Successful businesses, by and large, display a balance of
numerous factors including strong financial leadership, sturdy customer
accommodation strategy, committed staff, and investment in the future. When we
think of powerful businesses, we most often consider technology firms,
department stores, investment banking ventures, home goods manufacturers, and
magazines: entities that create and sell products that offer a rewarding
consumer experience service. Unfortunately, this definition of business, while understandable,
overlooks a large faction of companies, namely, those that provide entirely
necessary goods and procedures. An elementary school, which teaches our
children how to understand our world at the most basic level, still maintains
its property, updates its policy, plans for its fiscal profile in years to
come. Another example of this remains healthcare; while we generally turn to
hospitals only in our time of need, they still require a complex leadership
model.
Gustavo Stringel, MD, joins Maria Fareri Children’s Hospital
at Westchester Medical Center as Director of PediatricSurgery and Minimally Invasive Surgery. He draws from a diverse expertise that
affords him the ability to see both the short and long term of the institution.
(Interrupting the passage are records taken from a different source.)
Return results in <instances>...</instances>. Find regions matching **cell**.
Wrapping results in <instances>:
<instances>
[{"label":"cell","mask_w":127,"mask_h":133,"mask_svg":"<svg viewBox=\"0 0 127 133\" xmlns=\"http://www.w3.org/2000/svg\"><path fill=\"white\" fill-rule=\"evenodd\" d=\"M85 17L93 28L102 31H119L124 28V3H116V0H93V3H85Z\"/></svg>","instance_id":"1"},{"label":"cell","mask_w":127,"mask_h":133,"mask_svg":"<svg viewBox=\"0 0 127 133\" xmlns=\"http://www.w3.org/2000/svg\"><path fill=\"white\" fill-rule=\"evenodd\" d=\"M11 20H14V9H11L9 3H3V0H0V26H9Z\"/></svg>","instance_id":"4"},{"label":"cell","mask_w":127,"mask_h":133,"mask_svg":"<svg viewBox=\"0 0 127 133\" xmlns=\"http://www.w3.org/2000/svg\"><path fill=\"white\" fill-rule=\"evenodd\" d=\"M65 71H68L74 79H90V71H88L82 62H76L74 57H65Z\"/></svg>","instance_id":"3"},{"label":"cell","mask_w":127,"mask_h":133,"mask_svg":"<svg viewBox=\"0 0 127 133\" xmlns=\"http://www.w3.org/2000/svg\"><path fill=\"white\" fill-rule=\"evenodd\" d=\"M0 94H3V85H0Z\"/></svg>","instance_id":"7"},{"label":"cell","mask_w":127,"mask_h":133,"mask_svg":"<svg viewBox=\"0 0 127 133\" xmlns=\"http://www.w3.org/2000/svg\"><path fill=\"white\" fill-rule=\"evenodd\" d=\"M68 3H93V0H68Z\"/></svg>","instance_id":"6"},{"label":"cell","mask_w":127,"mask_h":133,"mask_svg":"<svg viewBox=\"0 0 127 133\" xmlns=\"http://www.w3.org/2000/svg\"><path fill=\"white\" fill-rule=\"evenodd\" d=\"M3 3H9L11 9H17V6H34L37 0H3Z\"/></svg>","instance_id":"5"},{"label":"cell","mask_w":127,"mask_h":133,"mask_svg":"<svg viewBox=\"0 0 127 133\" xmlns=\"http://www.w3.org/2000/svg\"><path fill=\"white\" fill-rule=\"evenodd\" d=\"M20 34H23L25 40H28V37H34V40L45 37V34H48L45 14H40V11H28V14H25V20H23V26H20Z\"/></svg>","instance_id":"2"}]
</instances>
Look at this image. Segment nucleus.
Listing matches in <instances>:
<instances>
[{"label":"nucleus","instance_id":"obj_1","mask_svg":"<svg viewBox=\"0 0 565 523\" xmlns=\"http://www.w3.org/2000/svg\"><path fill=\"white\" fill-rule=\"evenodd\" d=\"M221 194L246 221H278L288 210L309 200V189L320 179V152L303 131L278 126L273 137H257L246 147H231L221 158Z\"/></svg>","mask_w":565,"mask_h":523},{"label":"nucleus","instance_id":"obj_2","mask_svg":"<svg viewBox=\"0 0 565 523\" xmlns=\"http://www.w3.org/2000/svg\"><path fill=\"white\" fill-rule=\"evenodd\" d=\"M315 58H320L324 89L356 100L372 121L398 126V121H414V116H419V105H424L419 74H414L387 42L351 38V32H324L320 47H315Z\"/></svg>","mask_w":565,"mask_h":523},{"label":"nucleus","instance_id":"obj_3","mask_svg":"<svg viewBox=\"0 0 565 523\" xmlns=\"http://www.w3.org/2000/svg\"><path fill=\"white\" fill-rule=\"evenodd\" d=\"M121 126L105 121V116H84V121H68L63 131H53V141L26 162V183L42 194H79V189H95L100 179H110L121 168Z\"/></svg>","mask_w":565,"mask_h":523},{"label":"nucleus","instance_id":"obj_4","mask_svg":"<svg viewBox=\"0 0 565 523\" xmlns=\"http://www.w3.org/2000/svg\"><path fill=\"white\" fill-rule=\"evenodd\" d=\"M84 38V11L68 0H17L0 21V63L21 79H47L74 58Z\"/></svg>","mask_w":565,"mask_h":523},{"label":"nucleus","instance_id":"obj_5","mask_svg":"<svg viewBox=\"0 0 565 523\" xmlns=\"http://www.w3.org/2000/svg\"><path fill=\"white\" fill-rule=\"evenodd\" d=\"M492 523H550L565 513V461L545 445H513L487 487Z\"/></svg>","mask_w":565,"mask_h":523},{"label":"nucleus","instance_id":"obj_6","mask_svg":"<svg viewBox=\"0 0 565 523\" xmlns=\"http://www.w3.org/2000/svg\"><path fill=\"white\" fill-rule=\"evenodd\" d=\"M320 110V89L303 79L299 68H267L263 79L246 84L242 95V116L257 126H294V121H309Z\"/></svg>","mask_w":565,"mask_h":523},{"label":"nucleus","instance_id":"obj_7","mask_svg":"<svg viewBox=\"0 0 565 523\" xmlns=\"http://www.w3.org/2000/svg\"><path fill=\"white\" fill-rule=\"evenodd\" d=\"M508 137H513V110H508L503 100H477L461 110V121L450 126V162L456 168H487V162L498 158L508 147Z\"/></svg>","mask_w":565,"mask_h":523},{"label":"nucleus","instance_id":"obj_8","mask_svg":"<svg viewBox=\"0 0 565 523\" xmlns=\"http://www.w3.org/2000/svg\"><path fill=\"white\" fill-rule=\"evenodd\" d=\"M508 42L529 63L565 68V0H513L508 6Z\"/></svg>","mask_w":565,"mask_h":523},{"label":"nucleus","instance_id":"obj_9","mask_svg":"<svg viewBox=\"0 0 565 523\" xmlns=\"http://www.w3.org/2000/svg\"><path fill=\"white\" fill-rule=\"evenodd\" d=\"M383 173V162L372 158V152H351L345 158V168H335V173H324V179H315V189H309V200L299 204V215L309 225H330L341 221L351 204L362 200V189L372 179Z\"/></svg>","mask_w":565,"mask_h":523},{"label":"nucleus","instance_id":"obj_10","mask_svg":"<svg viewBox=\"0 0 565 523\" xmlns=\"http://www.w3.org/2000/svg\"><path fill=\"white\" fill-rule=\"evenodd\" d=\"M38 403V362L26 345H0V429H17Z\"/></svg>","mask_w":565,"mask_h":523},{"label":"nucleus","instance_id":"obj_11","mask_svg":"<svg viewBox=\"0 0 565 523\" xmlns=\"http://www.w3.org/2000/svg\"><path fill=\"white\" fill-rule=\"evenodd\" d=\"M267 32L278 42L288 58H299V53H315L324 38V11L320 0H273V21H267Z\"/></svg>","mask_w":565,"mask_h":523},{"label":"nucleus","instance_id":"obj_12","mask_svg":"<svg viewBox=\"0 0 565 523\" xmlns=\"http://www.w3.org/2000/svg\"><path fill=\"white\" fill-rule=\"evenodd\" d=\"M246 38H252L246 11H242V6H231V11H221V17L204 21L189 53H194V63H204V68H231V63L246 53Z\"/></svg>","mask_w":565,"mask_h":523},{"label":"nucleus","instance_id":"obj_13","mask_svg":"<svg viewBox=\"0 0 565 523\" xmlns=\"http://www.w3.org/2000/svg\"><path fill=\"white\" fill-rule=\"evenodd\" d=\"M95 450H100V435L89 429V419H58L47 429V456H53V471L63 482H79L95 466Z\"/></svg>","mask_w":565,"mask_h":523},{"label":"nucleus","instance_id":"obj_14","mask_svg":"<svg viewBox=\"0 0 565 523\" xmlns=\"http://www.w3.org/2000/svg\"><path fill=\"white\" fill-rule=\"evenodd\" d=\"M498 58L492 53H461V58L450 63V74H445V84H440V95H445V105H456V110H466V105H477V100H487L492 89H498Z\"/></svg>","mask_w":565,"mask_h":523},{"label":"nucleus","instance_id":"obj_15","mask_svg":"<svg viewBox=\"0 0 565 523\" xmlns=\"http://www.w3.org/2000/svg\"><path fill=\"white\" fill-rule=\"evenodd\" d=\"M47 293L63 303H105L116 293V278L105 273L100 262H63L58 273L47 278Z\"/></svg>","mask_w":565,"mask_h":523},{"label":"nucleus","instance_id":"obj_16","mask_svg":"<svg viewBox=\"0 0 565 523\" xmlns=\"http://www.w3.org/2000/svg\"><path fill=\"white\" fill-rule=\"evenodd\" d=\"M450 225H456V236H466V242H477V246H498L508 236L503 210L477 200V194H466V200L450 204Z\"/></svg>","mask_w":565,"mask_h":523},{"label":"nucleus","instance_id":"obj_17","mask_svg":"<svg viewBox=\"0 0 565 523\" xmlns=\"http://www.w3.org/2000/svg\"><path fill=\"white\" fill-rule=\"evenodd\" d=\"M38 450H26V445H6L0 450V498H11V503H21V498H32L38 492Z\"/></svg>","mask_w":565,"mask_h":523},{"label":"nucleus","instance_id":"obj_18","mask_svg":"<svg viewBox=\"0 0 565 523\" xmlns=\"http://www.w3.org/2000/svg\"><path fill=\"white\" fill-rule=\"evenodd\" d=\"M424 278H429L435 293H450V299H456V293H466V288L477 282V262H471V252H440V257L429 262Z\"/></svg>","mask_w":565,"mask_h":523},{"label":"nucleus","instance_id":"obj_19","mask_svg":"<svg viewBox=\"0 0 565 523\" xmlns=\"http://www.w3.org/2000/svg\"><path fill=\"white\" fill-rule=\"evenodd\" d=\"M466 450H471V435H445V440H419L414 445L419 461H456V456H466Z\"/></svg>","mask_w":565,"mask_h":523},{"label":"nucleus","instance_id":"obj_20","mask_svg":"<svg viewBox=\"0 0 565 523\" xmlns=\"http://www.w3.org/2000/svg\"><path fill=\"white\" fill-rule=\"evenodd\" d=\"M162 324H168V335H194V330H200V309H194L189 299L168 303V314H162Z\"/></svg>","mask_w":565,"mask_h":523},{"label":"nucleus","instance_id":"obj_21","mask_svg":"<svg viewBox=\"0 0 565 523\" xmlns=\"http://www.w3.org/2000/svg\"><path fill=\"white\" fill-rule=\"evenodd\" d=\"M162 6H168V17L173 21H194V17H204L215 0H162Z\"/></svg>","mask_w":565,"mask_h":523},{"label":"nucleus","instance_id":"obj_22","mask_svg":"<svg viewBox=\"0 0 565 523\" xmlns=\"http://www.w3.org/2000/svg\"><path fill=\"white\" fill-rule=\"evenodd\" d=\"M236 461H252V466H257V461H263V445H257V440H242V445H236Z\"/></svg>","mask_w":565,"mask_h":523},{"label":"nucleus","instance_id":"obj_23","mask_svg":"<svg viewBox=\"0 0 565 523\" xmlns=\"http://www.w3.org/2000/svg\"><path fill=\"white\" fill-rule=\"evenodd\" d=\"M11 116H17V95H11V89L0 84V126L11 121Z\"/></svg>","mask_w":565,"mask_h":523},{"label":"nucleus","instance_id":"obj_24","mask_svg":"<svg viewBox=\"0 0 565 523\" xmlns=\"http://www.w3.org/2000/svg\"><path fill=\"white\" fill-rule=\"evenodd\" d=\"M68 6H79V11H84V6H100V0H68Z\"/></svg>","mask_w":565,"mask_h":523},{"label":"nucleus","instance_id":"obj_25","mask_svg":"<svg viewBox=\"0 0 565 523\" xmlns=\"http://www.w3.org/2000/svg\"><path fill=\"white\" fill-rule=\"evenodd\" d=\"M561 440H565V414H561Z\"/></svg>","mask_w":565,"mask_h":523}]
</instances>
Gustavo Stringel earned a Master of Business Administration at University of
Massachusetts, Amherst and attended Harvard Medical School’s seminar,
Leadership for Physician Executives. Throughout his tenure with the children’s
hospital, he executed the multi-tiered negotiations that led to acquisition of
state of the art tools and four operating rooms equipped with advanced
technology. Stringel further expanded the hospital’s capacity through the
recruitment of a string of specialists and the architecture of a quality and
performance evaluation infrastructure. By treating the center as a business,
Gustavo Stringel, MD, effectively serves the future of its and patients and
secures its reputation as one of the top 100 institutions in the nation.